*PROBLEM DESCRIPTION:*
Without changing a single word, set down all of the records.

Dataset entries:
+ + +

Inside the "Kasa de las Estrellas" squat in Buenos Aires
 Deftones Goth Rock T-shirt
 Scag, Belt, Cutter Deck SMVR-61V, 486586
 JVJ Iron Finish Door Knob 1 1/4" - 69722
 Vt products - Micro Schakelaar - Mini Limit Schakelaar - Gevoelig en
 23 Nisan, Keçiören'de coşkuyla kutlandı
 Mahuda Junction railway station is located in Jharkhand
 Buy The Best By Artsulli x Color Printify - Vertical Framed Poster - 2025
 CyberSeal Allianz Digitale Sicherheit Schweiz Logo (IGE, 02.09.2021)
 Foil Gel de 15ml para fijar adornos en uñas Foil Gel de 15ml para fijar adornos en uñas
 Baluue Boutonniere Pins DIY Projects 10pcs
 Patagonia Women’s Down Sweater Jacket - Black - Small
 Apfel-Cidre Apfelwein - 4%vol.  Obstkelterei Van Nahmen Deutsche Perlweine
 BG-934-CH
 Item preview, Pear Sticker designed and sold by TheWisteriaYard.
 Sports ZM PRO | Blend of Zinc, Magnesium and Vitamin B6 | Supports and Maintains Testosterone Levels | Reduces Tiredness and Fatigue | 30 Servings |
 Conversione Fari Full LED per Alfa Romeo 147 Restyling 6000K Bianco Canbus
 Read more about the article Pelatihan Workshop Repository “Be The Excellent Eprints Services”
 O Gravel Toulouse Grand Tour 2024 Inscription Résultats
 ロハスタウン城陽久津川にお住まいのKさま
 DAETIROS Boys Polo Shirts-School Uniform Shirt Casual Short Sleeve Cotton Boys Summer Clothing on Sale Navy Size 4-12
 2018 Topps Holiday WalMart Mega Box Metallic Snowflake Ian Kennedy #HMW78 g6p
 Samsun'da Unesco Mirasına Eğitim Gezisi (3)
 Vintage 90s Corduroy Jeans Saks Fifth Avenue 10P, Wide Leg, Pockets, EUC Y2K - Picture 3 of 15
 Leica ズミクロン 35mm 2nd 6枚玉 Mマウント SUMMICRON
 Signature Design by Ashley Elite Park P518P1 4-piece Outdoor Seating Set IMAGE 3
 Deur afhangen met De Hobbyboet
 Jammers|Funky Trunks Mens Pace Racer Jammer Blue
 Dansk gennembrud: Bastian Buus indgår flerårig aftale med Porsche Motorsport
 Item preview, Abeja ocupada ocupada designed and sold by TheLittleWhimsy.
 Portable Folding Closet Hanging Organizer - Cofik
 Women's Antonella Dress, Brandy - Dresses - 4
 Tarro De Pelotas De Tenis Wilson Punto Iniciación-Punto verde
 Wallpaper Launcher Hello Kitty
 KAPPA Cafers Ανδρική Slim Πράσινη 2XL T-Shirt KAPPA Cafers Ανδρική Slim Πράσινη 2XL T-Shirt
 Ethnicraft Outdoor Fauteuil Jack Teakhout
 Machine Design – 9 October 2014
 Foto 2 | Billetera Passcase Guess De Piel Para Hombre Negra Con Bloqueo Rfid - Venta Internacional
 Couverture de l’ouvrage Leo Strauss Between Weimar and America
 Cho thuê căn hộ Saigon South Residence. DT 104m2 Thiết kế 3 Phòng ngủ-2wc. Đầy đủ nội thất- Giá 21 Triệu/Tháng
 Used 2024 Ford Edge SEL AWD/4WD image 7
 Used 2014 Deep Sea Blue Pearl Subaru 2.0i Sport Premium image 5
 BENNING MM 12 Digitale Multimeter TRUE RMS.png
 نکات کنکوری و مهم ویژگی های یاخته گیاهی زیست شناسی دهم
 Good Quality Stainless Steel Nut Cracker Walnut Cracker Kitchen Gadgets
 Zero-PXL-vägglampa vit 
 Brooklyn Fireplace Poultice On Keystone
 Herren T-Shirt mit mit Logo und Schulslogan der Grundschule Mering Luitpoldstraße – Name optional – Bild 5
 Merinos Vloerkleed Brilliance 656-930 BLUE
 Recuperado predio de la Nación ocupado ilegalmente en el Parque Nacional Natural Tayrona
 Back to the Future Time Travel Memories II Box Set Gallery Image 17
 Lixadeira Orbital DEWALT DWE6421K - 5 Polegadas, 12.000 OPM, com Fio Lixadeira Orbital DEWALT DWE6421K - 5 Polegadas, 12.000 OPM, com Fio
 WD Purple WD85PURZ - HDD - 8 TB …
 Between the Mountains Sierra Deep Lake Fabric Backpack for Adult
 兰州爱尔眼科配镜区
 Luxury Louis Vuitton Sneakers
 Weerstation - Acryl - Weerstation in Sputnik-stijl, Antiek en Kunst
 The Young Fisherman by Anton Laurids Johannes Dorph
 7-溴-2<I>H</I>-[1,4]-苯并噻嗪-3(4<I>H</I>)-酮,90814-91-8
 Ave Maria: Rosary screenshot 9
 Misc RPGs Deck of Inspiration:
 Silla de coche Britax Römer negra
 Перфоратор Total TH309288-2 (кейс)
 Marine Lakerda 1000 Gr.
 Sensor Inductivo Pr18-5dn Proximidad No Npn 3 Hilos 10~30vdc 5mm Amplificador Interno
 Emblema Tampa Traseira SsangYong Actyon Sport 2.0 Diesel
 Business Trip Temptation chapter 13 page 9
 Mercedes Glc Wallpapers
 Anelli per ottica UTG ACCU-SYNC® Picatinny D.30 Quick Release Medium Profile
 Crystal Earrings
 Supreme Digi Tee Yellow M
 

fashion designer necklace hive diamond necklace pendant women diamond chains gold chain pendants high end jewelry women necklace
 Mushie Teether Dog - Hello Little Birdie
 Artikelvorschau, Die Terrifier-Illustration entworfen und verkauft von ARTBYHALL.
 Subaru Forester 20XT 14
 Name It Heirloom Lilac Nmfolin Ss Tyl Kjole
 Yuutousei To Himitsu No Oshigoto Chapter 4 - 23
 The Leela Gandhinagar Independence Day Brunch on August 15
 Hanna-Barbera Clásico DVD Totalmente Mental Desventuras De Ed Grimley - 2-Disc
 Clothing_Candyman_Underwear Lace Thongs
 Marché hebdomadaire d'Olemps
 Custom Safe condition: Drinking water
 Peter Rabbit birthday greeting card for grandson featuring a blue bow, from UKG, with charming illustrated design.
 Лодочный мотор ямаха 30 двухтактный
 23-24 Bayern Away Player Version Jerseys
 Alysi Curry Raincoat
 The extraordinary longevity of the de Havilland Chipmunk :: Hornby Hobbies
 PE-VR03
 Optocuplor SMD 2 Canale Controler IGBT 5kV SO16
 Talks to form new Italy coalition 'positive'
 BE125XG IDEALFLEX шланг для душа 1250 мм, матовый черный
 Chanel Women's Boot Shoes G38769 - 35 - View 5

+ + +

*RESPONSE TO THE EXERCISE:*
Inside the "Kasa de las Estrellas" squat in Buenos Aires
 Deftones Goth Rock T-shirt
 Scag, Belt, Cutter Deck SMVR-61V, 486586
 JVJ Iron Finish Door Knob 1 1/4" - 69722
 Vt products - Micro Schakelaar - Mini Limit Schakelaar - Gevoelig en
 23 Nisan, Keçiören'de coşkuyla kutlandı
 Mahuda Junction railway station is located in Jharkhand
 Buy The Best By Artsulli x Color Printify - Vertical Framed Poster - 2025
 CyberSeal Allianz Digitale Sicherheit Schweiz Logo (IGE, 02.09.2021)
 Foil Gel de 15ml para fijar adornos en uñas Foil Gel de 15ml para fijar adornos en uñas
 Baluue Boutonniere Pins DIY Projects 10pcs
 Patagonia Women’s Down Sweater Jacket - Black - Small
 Apfel-Cidre Apfelwein - 4%vol.  Obstkelterei Van Nahmen Deutsche Perlweine
 BG-934-CH
 Item preview, Pear Sticker designed and sold by TheWisteriaYard.
 Sports ZM PRO | Blend of Zinc, Magnesium and Vitamin B6 | Supports and Maintains Testosterone Levels | Reduces Tiredness and Fatigue | 30 Servings |
 Conversione Fari Full LED per Alfa Romeo 147 Restyling 6000K Bianco Canbus
 Read more about the article Pelatihan Workshop Repository “Be The Excellent Eprints Services”
 O Gravel Toulouse Grand Tour 2024 Inscription Résultats
 ロハスタウン城陽久津川にお住まいのKさま
 DAETIROS Boys Polo Shirts-School Uniform Shirt Casual Short Sleeve Cotton Boys Summer Clothing on Sale Navy Size 4-12
 2018 Topps Holiday WalMart Mega Box Metallic Snowflake Ian Kennedy #HMW78 g6p
 Samsun'da Unesco Mirasına Eğitim Gezisi (3)
 Vintage 90s Corduroy Jeans Saks Fifth Avenue 10P, Wide Leg, Pockets, EUC Y2K - Picture 3 of 15
 Leica ズミクロン 35mm 2nd 6枚玉 Mマウント SUMMICRON
 Signature Design by Ashley Elite Park P518P1 4-piece Outdoor Seating Set IMAGE 3
 Deur afhangen met De Hobbyboet
 Jammers|Funky Trunks Mens Pace Racer Jammer Blue
 Dansk gennembrud: Bastian Buus indgår flerårig aftale med Porsche Motorsport
 Item preview, Abeja ocupada ocupada designed and sold by TheLittleWhimsy.
 Portable Folding Closet Hanging Organizer - Cofik
 Women's Antonella Dress, Brandy - Dresses - 4
 Tarro De Pelotas De Tenis Wilson Punto Iniciación-Punto verde
 Wallpaper Launcher Hello Kitty
 KAPPA Cafers Ανδρική Slim Πράσινη 2XL T-Shirt KAPPA Cafers Ανδρική Slim Πράσινη 2XL T-Shirt
 Ethnicraft Outdoor Fauteuil Jack Teakhout
 Machine Design – 9 October 2014
 Foto 2 | Billetera Passcase Guess De Piel Para Hombre Negra Con Bloqueo Rfid - Venta Internacional
 Couverture de l’ouvrage Leo Strauss Between Weimar and America
 Cho thuê căn hộ Saigon South Residence. DT 104m2 Thiết kế 3 Phòng ngủ-2wc. Đầy đủ nội thất- Giá 21 Triệu/Tháng
 Used 2024 Ford Edge SEL AWD/4WD image 7
 Used 2014 Deep Sea Blue Pearl Subaru 2.0i Sport Premium image 5
 BENNING MM 12 Digitale Multimeter TRUE RMS.png
 نکات کنکوری و مهم ویژگی های یاخته گیاهی زیست شناسی دهم
 Good Quality Stainless Steel Nut Cracker Walnut Cracker Kitchen Gadgets
 Zero-PXL-vägglampa vit 
 Brooklyn Fireplace Poultice On Keystone
 Herren T-Shirt mit mit Logo und Schulslogan der Grundschule Mering Luitpoldstraße – Name optional – Bild 5
 Merinos Vloerkleed Brilliance 656-930 BLUE
 Recuperado predio de la Nación ocupado ilegalmente en el Parque Nacional Natural Tayrona
 Back to the Future Time Travel Memories II Box Set Gallery Image 17
 Lixadeira Orbital DEWALT DWE6421K - 5 Polegadas, 12.000 OPM, com Fio Lixadeira Orbital DEWALT DWE6421K - 5 Polegadas, 12.000 OPM, com Fio
 WD Purple WD85PURZ - HDD - 8 TB …
 Between the Mountains Sierra Deep Lake Fabric Backpack for Adult
 兰州爱尔眼科配镜区
 Luxury Louis Vuitton Sneakers
 Weerstation - Acryl - Weerstation in Sputnik-stijl, Antiek en Kunst
 The Young Fisherman by Anton Laurids Johannes Dorph
 7-溴-2<I>H</I>-[1,4]-苯并噻嗪-3(4<I>H</I>)-酮,90814-91-8
 Ave Maria: Rosary screenshot 9
 Misc RPGs Deck of Inspiration:
 Silla de coche Britax Römer negra
 Перфоратор Total TH309288-2 (кейс)
 Marine Lakerda 1000 Gr.
 Sensor Inductivo Pr18-5dn Proximidad No Npn 3 Hilos 10~30vdc 5mm Amplificador Interno
 Emblema Tampa Traseira SsangYong Actyon Sport 2.0 Diesel
 Business Trip Temptation chapter 13 page 9
 Mercedes Glc Wallpapers
 Anelli per ottica UTG ACCU-SYNC® Picatinny D.30 Quick Release Medium Profile
 Crystal Earrings
 Supreme Digi Tee Yellow M
 

fashion designer necklace hive diamond necklace pendant women diamond chains gold chain pendants high end jewelry women necklace
 Mushie Teether Dog - Hello Little Birdie
 Artikelvorschau, Die Terrifier-Illustration entworfen und verkauft von ARTBYHALL.
 Subaru Forester 20XT 14
 Name It Heirloom Lilac Nmfolin Ss Tyl Kjole
 Yuutousei To Himitsu No Oshigoto Chapter 4 - 23
 The Leela Gandhinagar Independence Day Brunch on August 15
 Hanna-Barbera Clásico DVD Totalmente Mental Desventuras De Ed Grimley - 2-Disc
 Clothing_Candyman_Underwear Lace Thongs
 Marché hebdomadaire d'Olemps
 Custom Safe condition: Drinking water
 Peter Rabbit birthday greeting card for grandson featuring a blue bow, from UKG, with charming illustrated design.
 Лодочный мотор ямаха 30 двухтактный
 23-24 Bayern Away Player Version Jerseys
 Alysi Curry Raincoat
 The extraordinary longevity of the de Havilland Chipmunk :: Hornby Hobbies
 PE-VR03
 Optocuplor SMD 2 Canale Controler IGBT 5kV SO16
 Talks to form new Italy coalition 'positive'
 BE125XG IDEALFLEX шланг для душа 1250 мм, матовый черный
 Chanel Women's Boot Shoes G38769 - 35 - View 5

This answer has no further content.